Maybe my dream wasn’t so bizarre after all. These awesome SuperVeggies deserve to star in their own show…okay, maybe not as a crime-fighting duo, but perhaps as the stars of your next dinner!

Superhero Stir Fry: Kale and Chard in a Spicy Miso Teriyaki Disguise
Time to prepare: 10 minutes
Servings: makes enough for 4 side dishes
  • 1-2 tbsp oil that can take high heat (like grapeseed or peanut oil)
  • half bunch of kale, leaves torn in two or three parts (your choice of dinosaur kale, red, purple, etc. Get crazy, my friends!) (Lucky for me, my favorite farmer’s market vendor, Happy Boy Farms,  sells pre-mixed bags of kale and chard)
  • half bunch of Swiss chard, leaves torn in two or three parts (your choice of color)
  • 4 cloves garlic, either smashed or chopped
  • up to 1/4 cup of spicy teriyaki sauce (I used Kikoman’s spicy miso teriyaki and it was delish in this dish!)
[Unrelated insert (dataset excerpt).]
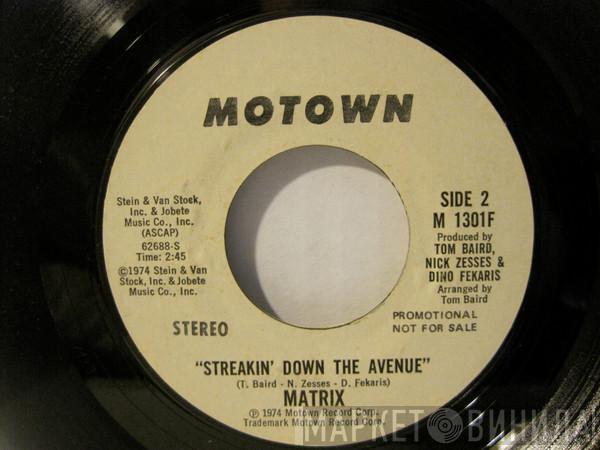 Matrix  - Streakin Down The Avenue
In a big old wok, heat oil over high heat. Once heated, toss in the kale and chard. It should totally fill your wok to the rim (see photo above), but don’t worry, it cooks down to about 1/4 of the size (see photo below). Stir frequently for about 8 minutes until the leaves wilt and start to brown a bit, then add garlic and stir-fry for about a minute more, stirring constantly. Test the veggies to see if they’re wilted enough to eat – they should be slightly browned and soft. Then turn off the heat and immediately add teriyaki – do a little at a time, mix, taste, and add more as you like.

This makes an excellent side dish, but you can also make it a main dish by tossing in some super-firm tofu about half way through. The sauce cloaks the tofu too, which makes it appealing and edible for carnivores. Enjoy!